**What you have to do**: Can you put the lines of the listing below into a Markdown table with two columns, Number and Entry, giving each row a running number and skipping blank lines? Start at the line that contains "Is the dark" and stop after the line that contains "4. the yellow ball at the point at 460,287".

**Record excerpts**:

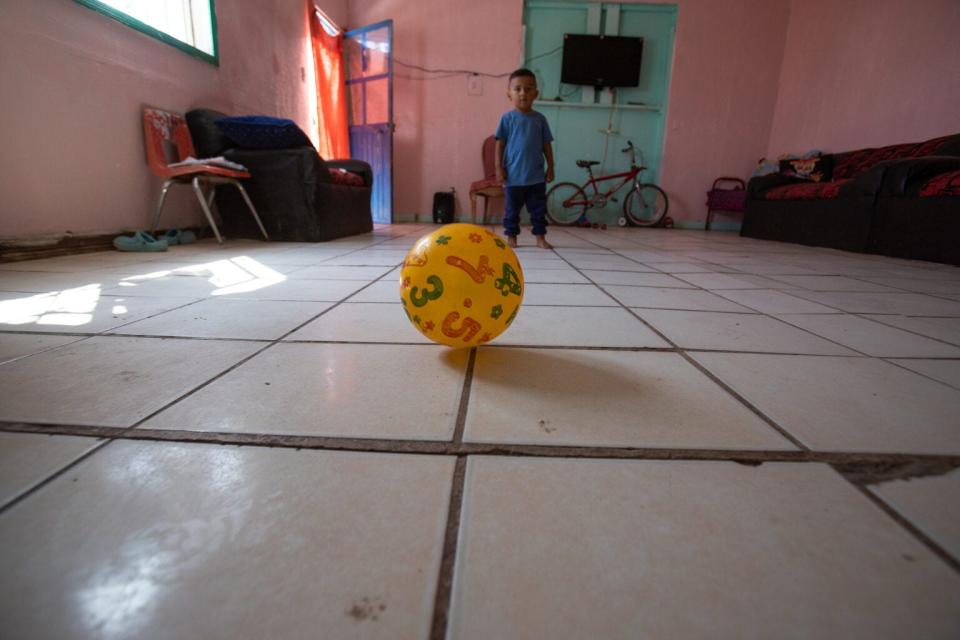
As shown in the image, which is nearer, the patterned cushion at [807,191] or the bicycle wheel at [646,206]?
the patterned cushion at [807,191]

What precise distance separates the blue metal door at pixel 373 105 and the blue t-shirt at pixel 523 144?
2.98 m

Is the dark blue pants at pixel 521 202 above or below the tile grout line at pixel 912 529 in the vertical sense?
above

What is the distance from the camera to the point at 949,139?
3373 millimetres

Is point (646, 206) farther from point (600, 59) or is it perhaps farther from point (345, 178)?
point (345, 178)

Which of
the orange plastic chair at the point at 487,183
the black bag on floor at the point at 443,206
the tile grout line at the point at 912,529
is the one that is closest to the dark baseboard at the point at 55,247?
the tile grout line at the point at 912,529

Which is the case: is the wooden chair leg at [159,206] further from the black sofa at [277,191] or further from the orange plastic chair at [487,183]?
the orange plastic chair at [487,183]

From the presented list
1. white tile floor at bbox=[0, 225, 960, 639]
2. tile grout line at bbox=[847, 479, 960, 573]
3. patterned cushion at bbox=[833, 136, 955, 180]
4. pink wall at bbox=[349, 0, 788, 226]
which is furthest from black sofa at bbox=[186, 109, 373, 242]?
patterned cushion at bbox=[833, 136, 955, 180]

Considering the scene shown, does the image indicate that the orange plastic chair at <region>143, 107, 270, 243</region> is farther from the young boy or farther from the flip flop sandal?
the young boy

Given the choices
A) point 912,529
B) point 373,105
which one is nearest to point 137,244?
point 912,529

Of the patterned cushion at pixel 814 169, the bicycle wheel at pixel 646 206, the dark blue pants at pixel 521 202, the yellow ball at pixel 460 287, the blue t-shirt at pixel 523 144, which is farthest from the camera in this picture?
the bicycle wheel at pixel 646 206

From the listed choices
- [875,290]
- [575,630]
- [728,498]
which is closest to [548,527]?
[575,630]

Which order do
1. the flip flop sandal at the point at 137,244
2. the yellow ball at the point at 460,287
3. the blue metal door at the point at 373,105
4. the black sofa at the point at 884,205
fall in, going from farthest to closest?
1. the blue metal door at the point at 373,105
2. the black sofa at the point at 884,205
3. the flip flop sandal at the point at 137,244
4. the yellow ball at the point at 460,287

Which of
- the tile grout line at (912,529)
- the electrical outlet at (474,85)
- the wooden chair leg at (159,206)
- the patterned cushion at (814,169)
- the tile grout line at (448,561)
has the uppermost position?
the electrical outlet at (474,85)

**Exercise output**:
| Number | Entry |
|---|---|
| 1 | Is the dark blue pants at pixel 521 202 above or below the tile grout line at pixel 912 529 in the vertical sense? |
| 2 | above |
| 3 | What is the distance from the camera to the point at 949,139? |
| 4 | 3373 millimetres |
| 5 | Is point (646, 206) farther from point (600, 59) or is it perhaps farther from point (345, 178)? |
| 6 | point (345, 178) |
| 7 | Which of |
| 8 | the orange plastic chair at the point at 487,183 |
| 9 | the black bag on floor at the point at 443,206 |
| 10 | the tile grout line at the point at 912,529 |
| 11 | is the one that is closest to the dark baseboard at the point at 55,247? |
| 12 | the tile grout line at the point at 912,529 |
| 13 | Which is the case: is the wooden chair leg at [159,206] further from the black sofa at [277,191] or further from the orange plastic chair at [487,183]? |
| 14 | the orange plastic chair at [487,183] |
| 15 | From the presented list |
| 16 | 1. white tile floor at bbox=[0, 225, 960, 639] |
| 17 | 2. tile grout line at bbox=[847, 479, 960, 573] |
| 18 | 3. patterned cushion at bbox=[833, 136, 955, 180] |
| 19 | 4. pink wall at bbox=[349, 0, 788, 226] |
| 20 | which is furthest from black sofa at bbox=[186, 109, 373, 242]? |
| 21 | patterned cushion at bbox=[833, 136, 955, 180] |
| 22 | Considering the scene shown, does the image indicate that the orange plastic chair at <region>143, 107, 270, 243</region> is farther from the young boy or farther from the flip flop sandal? |
| 23 | the young boy |
| 24 | Given the choices |
| 25 | A) point 912,529 |
| 26 | B) point 373,105 |
| 27 | which one is nearest to point 137,244? |
| 28 | point 912,529 |
| 29 | Of the patterned cushion at pixel 814 169, the bicycle wheel at pixel 646 206, the dark blue pants at pixel 521 202, the yellow ball at pixel 460 287, the blue t-shirt at pixel 523 144, which is farthest from the camera in this picture? |
| 30 | the bicycle wheel at pixel 646 206 |
| 31 | From the listed choices |
| 32 | - [875,290] |
| 33 | - [575,630] |
| 34 | - [728,498] |
| 35 | which is closest to [548,527]? |
| 36 | [575,630] |
| 37 | Which order do |
| 38 | 1. the flip flop sandal at the point at 137,244 |
| 39 | 2. the yellow ball at the point at 460,287 |
| 40 | 3. the blue metal door at the point at 373,105 |
| 41 | 4. the black sofa at the point at 884,205 |
| 42 | fall in, going from farthest to closest? |
| 43 | 1. the blue metal door at the point at 373,105 |
| 44 | 2. the black sofa at the point at 884,205 |
| 45 | 3. the flip flop sandal at the point at 137,244 |
| 46 | 4. the yellow ball at the point at 460,287 |